Naguib, who spoke to Agence France Press (AFP) after publishing his tweet, believes his idea is feasible and insists that he is serious about his proposition.
“You have dozens of islands which are deserted and could accommodate hundreds of thousands of refugees,” Sawiris said in an interview to AFP on Thursday.
Acquiring an island off Greece or Italy could easily cost Sawiris anywhere between $10-$100million but the Egyptian billionaire believes he could build a new country from scratch by investing heavily in infrastructure. Outlining his blueprint, Sawiris stated on Twitter that he could build temporary shelters to house the refugees, and then employ the people to build housing, schools, universities and hospitals.
Bill and Melinda Gates
Bill gates, the current richest man on the planet, created the Bill & Melinda Gates Foundation (or the Gates Foundation, abbreviated as BMGF) is a private foundation founded by Bill and Melinda Gates. It was launched in 2000 and is said to be the largest transparently operated private foundation in the world. The primary aims of the foundation are, globally, to enhance healthcare and reduce extreme poverty, and in America, to expand educational opportunities and access to information technology. The foundation, based in Seattle, Washington, is controlled by its three trustees: Bill Gates, Melinda Gates and Warren Buffett. Other principal officers include Co-Chair William H. Gates, Sr. and Chief Executive Officer Susan Desmond-Hellmann. Click here to see all of the accomplishments this foundation has achieved.
Charles Francis Freeny
Charles Francis Feeney is on a mission to give away all of his wealth away, making him the most generous person in the world. His net worth is $1.5 million and his lifetime donations sum up to about $6.3 billion. His generosity Index in life is a whopping 420,000%. He is the king of philanthropy, no doubt there. The man just imagine the mindset this person has made in his life.

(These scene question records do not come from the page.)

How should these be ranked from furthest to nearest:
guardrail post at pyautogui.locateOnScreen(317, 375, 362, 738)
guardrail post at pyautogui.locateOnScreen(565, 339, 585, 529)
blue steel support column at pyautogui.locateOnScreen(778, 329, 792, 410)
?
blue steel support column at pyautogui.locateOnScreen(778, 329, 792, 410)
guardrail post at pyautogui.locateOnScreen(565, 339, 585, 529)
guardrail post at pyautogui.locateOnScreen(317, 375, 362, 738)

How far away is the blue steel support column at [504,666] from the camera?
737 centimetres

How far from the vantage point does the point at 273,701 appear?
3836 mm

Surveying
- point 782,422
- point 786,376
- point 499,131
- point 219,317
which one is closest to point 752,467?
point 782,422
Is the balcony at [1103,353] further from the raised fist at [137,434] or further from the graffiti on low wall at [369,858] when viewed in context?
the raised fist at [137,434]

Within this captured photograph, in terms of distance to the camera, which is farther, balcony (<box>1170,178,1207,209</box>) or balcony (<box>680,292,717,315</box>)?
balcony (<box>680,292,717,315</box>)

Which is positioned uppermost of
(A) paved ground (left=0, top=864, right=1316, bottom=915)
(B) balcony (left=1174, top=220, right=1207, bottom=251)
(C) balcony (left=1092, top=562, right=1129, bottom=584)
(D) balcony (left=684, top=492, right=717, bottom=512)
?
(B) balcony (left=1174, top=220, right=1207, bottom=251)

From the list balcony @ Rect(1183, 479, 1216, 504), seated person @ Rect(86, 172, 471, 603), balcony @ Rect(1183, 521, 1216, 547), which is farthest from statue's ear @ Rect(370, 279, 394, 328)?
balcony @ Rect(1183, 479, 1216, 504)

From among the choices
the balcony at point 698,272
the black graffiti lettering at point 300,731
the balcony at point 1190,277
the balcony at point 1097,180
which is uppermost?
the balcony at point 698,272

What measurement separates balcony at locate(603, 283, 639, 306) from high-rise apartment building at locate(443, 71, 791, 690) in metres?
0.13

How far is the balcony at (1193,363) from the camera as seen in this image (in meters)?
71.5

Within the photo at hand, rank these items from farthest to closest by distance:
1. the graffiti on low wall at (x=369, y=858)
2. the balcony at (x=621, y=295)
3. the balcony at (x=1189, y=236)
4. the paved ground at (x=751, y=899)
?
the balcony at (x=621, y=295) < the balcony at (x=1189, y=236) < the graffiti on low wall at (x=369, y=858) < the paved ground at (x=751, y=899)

Facebook founder and CEO Mark Zuckerberg has made education one of his primary causes; his first act of large-scale philanthropy was donating US$100 million worth of his Facebook shares to the Newark, New Jersey public school system in 2010. Zuckerberg and his wife Priscilla Chan have given US$120 million to improve schools in the San Francisco Bay Area in California, and this month, they pledged US$20 million to nonprofit EducationSuperHighway to bring speedy Internet to all U.S. schools.
Pierre Omidyar, co-founder and current chairman of eBay, started the Omidyar Foundation with his wife Pamela in 1998. The couple have reportedly invested US$115 million in Humanity United (under the Omidyar Foundation umbrella), which supports 85 anti-slavery nonprofits and on-the-ground projects in five countries, including Nepal.